Therefore, careful planning is necessary to meet the deadline of starting radiation
within 20 business days of randomization and within 12 weeks of the end of induction
chemotherapy

- NOTE: Chemoradiotherapy should be planned to start up to 12 weeks after the end
of induction chemotherapy, but after imaging and cystoscopic restaging,
randomization, and any pretreatment radiation quality assurance (QA) that is
required

- Patients must not be pregnant or breast-feeding due to the potential harm to an unborn
fetus and possible risk for adverse events in nursing infants with the treatment
regimens being used

- All patients of childbearing potential must have a blood test or urine study
within 14 days prior to registration to rule out pregnancy

- A patient of childbearing potential is defined as any patient, regardless of
sexual orientation or whether they have undergone tubal ligation, who meets the
following criteria: 1) has achieved menarche at some point, 2) has not undergone
a hysterectomy or bilateral oophorectomy; or 3) has not been naturally
postmenopausal (amenorrhea following cancer therapy does not rule out
childbearing potential) for at least 24 consecutive months (i.e., has had menses
at any time in the preceding 24 consecutive months)

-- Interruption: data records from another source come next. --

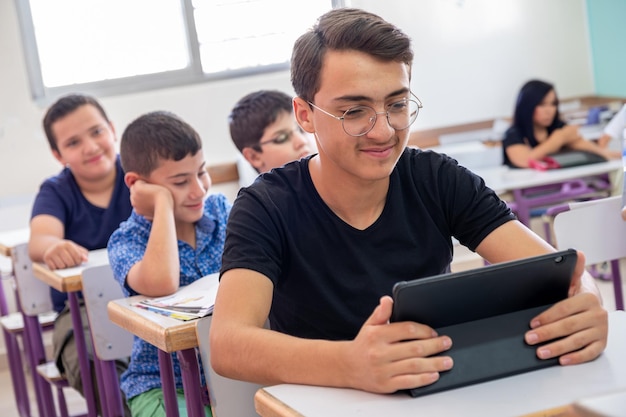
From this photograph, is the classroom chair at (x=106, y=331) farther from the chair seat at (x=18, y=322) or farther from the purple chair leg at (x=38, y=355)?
the chair seat at (x=18, y=322)

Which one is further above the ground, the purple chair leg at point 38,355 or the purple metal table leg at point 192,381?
the purple metal table leg at point 192,381

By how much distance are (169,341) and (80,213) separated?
61.5 inches

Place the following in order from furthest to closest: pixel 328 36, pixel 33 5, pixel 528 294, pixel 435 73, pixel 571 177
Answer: pixel 435 73 < pixel 33 5 < pixel 571 177 < pixel 328 36 < pixel 528 294

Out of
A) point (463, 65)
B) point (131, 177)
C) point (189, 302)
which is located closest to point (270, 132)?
point (131, 177)

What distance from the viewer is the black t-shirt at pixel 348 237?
1.63 metres

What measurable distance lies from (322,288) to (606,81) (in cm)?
481

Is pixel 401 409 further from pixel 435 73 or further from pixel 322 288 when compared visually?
pixel 435 73

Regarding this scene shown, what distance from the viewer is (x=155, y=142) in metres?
2.43

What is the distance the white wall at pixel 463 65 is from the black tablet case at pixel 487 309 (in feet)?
13.0

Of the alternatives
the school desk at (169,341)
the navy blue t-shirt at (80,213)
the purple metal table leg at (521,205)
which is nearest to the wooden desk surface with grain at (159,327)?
the school desk at (169,341)

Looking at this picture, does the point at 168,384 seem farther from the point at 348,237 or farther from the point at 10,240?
the point at 10,240

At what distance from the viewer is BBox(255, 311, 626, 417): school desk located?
1.16 metres

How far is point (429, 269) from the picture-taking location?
168cm

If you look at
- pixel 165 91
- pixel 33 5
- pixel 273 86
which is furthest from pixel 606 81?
pixel 33 5
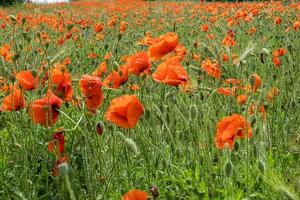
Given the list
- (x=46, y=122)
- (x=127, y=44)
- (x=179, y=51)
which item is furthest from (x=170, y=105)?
(x=127, y=44)

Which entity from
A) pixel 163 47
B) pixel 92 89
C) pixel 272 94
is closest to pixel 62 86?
pixel 92 89

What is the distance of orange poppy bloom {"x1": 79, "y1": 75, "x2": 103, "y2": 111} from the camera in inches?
65.1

- Patients must not expect to conceive or father children by using accepted and
effective method(s) of contraception or by abstaining from sexual intercourse at least
one week prior to the start of treatment and continue for at least 3 months after the
last dose of the protocol treatment

- Leukocytes >= 3,000/mcL (obtained < 14 days prior to randomization)

- Absolute neutrophil count (ANC) >= 1,500/mcL (obtained < 14 days prior to
randomization)

- Hemoglobin >= 9 g/dL (obtained < 14 days prior to randomization)

- Platelets >= 100,000/mcL (obtained < 14 days prior to randomization)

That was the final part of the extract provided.